MORGANTOWN — There is going to come a time when college basketball is going to have to wrestle with an interesting situation — whether or not to induct Bob Huggins into the Hall of Fame.
It is a dilemma, you see, for his record far exceeds his reputation, which has taken more than a few hits over the years. The reason this becomes an issue on the night his West Virginia basketball team finally entered the Big East Tournament, playing their first game long after both Jim Boeheim and Jim Calhoun and their Hall of Fame resumes had been sent packing, is what Huggins accomplished on this night.
When his Mountaineers had finished delivering a knockout blow to his former team, Cincinnati, in Madison Square Garden, just as Joe Frazier had beaten Muhammad Ali in their classic “Fight of the Century” 39 years and three days earlier, Huggins was in possession of his 664th career victory.
That tied Huggins for 30th place on the all-time list (21st place in Division I), but more intriguing than the fact that he moved into a tie for that spot is with whom he now shares 30th and 21st place.
He shares it with the man many believe to be the greatest college basketball coach of all-time — John Wooden.
Wooden, of course, built the UCLA dynasty that won 10 national titles in the 1960s and 1970s, once compiling a winning streak of 88 consecutive games.
In many ways, Wooden is the ying and Huggins the yang of college basketball, so different are the two men, yet so much the same in their intense desire to win.
It was the great Jim Murray, the Pulitzer Prize-winning sports columnist from the Los Angeles Times, who once described Wooden as being “so square he was divisible by four.”
In a portrait of the man, Murray wrote:
“John Wooden never wanted to be thought of as a fiery leader. Life to him was a one-room schoolhouse with pictures of George Washington, Christ and a pair of crossed flags. Outside the pumpkins ripened under a harvest moon. A pedagogue is all he ever wanted to be or remembered as. A simple country teacher.”

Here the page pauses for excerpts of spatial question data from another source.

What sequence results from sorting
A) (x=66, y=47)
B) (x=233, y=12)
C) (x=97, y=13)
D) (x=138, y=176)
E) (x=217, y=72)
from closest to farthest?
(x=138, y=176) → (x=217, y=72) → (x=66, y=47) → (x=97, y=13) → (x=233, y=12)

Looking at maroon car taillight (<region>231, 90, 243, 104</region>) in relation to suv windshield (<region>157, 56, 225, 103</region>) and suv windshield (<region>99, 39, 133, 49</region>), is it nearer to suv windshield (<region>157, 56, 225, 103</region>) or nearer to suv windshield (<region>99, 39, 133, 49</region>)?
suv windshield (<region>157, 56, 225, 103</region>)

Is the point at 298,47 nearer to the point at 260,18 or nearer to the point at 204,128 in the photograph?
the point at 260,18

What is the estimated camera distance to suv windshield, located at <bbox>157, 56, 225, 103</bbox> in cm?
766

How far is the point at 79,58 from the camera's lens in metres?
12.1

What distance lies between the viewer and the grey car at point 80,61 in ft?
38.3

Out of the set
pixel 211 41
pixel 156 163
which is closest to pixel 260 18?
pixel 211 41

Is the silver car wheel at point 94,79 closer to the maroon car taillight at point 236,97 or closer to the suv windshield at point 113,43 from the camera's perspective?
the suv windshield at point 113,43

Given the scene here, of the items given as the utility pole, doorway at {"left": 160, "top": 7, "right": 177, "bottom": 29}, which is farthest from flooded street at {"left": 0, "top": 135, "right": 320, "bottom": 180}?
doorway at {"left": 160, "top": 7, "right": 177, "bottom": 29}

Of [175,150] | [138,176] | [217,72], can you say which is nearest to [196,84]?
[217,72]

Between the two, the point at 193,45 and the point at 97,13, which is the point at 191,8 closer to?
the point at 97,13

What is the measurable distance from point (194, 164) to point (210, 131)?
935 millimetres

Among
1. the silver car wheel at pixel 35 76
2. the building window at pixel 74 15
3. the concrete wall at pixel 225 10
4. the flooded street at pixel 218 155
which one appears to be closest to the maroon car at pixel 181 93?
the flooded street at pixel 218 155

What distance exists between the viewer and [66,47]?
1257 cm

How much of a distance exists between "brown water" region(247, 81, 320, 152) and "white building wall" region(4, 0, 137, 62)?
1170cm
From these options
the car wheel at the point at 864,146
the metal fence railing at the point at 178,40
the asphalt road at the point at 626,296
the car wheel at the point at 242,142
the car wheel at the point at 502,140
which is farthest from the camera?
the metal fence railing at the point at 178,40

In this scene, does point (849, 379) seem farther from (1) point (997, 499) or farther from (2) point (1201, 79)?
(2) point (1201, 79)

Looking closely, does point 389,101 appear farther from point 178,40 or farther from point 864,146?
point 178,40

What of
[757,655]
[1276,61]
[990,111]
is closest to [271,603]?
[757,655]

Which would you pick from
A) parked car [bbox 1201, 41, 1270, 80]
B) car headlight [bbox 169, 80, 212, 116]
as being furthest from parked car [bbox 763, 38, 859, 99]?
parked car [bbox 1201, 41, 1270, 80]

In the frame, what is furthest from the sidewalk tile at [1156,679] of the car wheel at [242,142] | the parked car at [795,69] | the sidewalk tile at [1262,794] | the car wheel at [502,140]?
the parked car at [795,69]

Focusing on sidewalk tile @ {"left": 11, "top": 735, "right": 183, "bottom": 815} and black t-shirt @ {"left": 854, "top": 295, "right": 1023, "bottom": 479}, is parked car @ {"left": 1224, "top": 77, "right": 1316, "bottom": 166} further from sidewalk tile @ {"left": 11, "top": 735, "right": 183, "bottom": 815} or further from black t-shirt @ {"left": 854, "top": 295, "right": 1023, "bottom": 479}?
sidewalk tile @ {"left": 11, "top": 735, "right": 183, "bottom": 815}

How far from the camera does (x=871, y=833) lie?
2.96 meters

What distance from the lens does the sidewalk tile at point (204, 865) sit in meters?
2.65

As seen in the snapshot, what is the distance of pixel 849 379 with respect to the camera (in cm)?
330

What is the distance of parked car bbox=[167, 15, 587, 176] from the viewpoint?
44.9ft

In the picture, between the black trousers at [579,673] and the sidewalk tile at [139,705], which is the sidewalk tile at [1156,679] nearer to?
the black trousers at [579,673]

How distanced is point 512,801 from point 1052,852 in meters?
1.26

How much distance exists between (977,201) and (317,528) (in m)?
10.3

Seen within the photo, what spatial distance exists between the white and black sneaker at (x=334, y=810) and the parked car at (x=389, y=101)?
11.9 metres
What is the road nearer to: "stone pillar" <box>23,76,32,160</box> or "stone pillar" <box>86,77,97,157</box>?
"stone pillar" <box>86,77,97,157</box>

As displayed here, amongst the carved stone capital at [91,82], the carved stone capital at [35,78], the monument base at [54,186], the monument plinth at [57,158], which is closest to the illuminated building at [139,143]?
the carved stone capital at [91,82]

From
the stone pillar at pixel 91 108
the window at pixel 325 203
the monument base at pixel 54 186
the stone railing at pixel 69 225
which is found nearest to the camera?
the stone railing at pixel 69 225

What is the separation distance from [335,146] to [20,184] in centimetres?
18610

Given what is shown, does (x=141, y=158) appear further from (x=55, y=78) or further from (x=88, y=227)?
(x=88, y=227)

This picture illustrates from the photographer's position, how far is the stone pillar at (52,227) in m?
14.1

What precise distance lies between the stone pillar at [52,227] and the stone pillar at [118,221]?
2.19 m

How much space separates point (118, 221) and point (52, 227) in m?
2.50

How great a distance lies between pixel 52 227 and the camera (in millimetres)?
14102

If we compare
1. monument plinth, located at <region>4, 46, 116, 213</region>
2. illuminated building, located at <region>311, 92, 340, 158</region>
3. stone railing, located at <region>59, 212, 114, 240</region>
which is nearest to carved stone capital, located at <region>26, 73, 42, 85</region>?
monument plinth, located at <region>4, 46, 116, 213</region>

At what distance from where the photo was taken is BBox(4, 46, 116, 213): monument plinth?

Can you imagine trying to make that description fit Huggins, who breathes fire on the sidelines, whose language is as acidic as Wooden’s was syrupy.
While each has same number of collegiate victories, their paths certainly were different to arrive at the top.
While Huggins was a good college player, Wooden was an All-American at Purdue.
And if Huggins put in a bit of an apprenticeship at Akron before moving on to Cincinnati, Kansas State and West Virginia, Wooden managed somehow to serve a high school apprenticeship that lasted 11 years. Far more startling than his 218 high school victories is the fact that
the Wizard of Westwood managed somehow to lose 42 high school games, making you wonder whatever happened to the coaches who beat him.
Huggins, of course, is known as a great recruiter, but the players he has brought in over the years pale in comparison to what Wooden convinced to go to UCLA. True, Huggins has mined the New York City area and came up with some gems, including all five of his starters on this year’s WVU team.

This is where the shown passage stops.